7 Aspects of Reading

7 Aspects of Reading at Newlyn School

How do we prioritise reading?

  • We have invested in a new school library where the children can take books home to share with their families, or simply read for pleasure. 
  • We have invested in new books that match the topic, non-core subjects and pupils’ interests.
  • Each of our classrooms has a reading corner where pupils can sit comfortably during the day to read a book. 
  • We have bought high quality story books and visual literacy books for each class.
  • As reading is such a priority, we pay for the maximum support from the library which means we get a regular book delivery and support with our own library from a librarian.
  • We have invested in high quality guided reading texts and whole class texts to support good quality teaching and learning.
  • We have a Reading Champion who promotes the love of reading with our junior children and runs a more able Book Club to challenge our more able readers.
  • To encourage reading at home we reward pupils with certificates and run an annual Pyjama Party. We use the Pyjama Party as an opportunity to talk to parents about the importance of reading to their child and offering support with how to listen to their child read. These have been very well attended.
  • We monitor pupils who do not read at home so that we can provide extra provision in school where necessary.
  • Whole class or guided reading sessions take place in each class every week to ensure that every pupil is in a group reading session at least once a week.
  • Children who are not reading frequently at home are also heard individually to read at school.
  • Reading is prioritised in EYFS and KS1 with 1:1 reading sessions, twice weekly in EYFS and at least once a week for KS1 although children not at the expected level are prioritised for extra 1:1 reading sessions.
  • 1:1 reading sessions continue in KS2 for children not at the expected level and for all children who are assessed by the class teacher on a 1:1 basis each term.
  • Little Wandle, an approved synthetic phonics programme, is used in EYFS and KS1. Phonics is prioritised in the school as can be seen by the investment in decodable texts and resources. Half hour phonics sessions take place every day.
  • Phonics catch up intervention continues throughout the school for children who have not passed the phonics test with termly assessment to measure progress.
  • Early reading is encouraged by providing pupils with non-worded reading books in the first instance.  Once they have developed their phonics and decoding skills they are then moved on to texts that match their phonic ability and are fully decodable.
  • Children take home books that are matched to their phonic abilities, and once this is secure, children are guided to select appropriate books to further develop their reading.
  • Our ‘Free Reader’ books continue to be banded books and children’s progress through these books is monitored.
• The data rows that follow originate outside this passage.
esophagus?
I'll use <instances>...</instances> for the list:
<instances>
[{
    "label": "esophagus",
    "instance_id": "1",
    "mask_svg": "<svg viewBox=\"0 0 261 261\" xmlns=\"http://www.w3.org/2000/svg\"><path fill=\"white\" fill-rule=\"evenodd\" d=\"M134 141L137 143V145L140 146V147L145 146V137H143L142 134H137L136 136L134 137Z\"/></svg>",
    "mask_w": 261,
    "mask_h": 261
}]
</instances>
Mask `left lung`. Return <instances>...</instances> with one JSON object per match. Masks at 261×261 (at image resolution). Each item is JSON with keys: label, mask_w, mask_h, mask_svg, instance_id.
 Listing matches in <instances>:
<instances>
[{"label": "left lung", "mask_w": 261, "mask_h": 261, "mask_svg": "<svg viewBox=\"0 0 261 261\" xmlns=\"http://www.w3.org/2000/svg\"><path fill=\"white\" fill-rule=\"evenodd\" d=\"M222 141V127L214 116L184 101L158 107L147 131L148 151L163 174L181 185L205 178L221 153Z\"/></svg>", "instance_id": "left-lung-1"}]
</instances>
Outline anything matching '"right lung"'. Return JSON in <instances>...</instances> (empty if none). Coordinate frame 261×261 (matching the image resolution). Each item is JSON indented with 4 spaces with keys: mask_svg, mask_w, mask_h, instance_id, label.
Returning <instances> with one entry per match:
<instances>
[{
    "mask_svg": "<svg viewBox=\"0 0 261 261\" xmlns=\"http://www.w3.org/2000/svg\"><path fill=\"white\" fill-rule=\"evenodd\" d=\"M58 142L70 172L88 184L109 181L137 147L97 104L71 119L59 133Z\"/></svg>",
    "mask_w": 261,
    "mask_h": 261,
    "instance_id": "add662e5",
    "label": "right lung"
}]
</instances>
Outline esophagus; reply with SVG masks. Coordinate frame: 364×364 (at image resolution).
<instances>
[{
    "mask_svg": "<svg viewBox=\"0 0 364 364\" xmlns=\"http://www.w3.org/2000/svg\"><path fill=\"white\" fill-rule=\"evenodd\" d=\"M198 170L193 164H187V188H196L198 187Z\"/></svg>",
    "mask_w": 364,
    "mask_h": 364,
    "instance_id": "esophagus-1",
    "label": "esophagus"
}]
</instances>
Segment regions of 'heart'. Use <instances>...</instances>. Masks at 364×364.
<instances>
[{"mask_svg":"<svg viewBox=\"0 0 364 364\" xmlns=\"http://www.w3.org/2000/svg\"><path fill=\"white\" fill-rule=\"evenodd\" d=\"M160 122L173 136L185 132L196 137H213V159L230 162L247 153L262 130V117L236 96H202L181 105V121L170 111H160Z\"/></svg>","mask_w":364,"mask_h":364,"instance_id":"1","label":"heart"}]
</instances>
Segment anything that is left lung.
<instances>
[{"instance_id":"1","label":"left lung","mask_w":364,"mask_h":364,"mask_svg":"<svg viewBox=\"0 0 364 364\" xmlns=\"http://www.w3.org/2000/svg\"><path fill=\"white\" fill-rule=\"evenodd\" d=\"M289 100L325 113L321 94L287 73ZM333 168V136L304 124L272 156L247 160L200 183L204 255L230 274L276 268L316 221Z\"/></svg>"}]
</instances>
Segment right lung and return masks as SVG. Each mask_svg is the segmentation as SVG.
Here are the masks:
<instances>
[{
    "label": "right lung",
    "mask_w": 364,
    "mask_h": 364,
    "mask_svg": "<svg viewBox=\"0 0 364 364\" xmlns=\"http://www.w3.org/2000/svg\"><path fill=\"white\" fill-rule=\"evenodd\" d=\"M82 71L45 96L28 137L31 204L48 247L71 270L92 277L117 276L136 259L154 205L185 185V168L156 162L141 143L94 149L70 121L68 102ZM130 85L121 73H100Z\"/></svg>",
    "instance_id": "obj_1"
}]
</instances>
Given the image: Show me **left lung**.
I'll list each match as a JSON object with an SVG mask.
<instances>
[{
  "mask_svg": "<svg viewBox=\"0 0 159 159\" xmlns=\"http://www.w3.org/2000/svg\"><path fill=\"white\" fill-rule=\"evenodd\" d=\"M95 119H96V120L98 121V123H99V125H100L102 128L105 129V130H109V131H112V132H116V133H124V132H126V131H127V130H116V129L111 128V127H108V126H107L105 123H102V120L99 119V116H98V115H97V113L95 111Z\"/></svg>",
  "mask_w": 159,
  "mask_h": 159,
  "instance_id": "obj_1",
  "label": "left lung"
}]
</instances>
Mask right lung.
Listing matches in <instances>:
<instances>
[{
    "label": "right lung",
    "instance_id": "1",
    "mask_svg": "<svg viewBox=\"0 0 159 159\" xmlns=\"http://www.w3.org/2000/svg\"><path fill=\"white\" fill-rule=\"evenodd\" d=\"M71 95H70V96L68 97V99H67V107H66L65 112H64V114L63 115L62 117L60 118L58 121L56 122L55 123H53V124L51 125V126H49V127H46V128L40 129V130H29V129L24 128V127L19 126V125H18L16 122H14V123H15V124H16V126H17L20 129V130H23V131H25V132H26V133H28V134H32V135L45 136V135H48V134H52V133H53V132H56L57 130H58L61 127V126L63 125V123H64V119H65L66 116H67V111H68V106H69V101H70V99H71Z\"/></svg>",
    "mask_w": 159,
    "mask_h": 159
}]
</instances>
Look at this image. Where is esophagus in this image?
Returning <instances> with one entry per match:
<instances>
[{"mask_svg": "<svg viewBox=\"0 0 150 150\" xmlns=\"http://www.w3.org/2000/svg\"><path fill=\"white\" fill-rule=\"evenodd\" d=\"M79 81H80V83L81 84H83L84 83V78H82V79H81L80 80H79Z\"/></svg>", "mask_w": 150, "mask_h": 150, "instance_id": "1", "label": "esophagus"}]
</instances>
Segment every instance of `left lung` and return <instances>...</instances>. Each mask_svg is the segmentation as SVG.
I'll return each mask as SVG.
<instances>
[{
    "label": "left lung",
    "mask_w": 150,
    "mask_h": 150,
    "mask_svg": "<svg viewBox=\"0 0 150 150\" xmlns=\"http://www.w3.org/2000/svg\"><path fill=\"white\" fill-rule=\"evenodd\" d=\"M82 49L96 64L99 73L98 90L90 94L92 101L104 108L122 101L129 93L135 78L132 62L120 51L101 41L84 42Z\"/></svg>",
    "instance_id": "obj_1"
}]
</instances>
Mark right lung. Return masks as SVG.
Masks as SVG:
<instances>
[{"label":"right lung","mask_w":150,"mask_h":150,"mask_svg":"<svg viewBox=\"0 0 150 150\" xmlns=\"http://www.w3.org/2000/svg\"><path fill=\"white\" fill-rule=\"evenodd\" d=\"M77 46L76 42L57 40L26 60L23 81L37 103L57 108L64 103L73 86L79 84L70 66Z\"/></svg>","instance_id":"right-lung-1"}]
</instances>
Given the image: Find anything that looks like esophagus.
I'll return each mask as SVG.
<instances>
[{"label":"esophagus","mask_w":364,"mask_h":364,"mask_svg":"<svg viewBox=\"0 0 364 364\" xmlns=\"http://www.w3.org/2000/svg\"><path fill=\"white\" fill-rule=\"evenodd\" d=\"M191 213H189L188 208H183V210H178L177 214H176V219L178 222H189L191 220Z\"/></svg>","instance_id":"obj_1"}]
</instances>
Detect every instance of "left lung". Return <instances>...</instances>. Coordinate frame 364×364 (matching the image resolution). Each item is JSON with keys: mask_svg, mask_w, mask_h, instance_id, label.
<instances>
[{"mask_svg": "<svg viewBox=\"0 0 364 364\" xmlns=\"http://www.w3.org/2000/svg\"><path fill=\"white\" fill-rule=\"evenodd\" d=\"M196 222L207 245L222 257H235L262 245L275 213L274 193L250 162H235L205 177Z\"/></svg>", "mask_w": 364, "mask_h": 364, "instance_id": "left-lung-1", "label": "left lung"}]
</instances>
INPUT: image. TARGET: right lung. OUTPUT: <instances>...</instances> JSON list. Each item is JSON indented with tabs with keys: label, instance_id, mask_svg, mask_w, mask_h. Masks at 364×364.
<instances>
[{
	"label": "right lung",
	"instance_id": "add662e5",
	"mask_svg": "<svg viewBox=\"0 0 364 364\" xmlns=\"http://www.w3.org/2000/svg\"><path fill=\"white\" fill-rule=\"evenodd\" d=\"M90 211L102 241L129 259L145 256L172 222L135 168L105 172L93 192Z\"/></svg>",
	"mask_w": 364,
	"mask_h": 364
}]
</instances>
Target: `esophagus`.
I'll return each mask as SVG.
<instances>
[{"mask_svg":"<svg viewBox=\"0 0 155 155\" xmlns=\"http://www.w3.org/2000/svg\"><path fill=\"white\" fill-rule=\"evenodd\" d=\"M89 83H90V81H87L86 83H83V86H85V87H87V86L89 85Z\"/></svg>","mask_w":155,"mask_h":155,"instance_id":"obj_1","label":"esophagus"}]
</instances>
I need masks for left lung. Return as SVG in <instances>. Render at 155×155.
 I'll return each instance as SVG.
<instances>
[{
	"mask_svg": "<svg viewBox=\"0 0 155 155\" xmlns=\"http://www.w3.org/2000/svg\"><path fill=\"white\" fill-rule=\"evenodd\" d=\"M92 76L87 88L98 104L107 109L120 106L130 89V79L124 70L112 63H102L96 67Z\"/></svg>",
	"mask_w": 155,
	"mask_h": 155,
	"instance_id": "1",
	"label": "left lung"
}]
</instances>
How do we promote a love of reading?

  • Every member of staff is committed to the belief that that reading, and particularly reading for pleasure, is the most important skill a child can learn. 
  • Our staff are passionate about reading and share their own love of reading with the children.
  • Teachers read class stories daily to promote a love and enjoyment of stories, immersing them in the world of imagination.
  • Books are carefully matched to the topic, to give the children a breadth of different genres and help them gain a depth of understanding about their current topic.
  • Our learning opportunities incorporate a range of fiction, non-fiction and poetry, to expose pupils to different texts they may enjoy.
  • Whole class and guided reading sessions are used to fully engage children in a text and to give them time to explore vocabulary, characters and plots, sharing their own thoughts and opinions.
  • The children use the library with adult support to ensure they choose a text that is right for them and to encourage them to expand their horizons rather than sticking to a known author or genre.

 

How do we make sure pupils make progress?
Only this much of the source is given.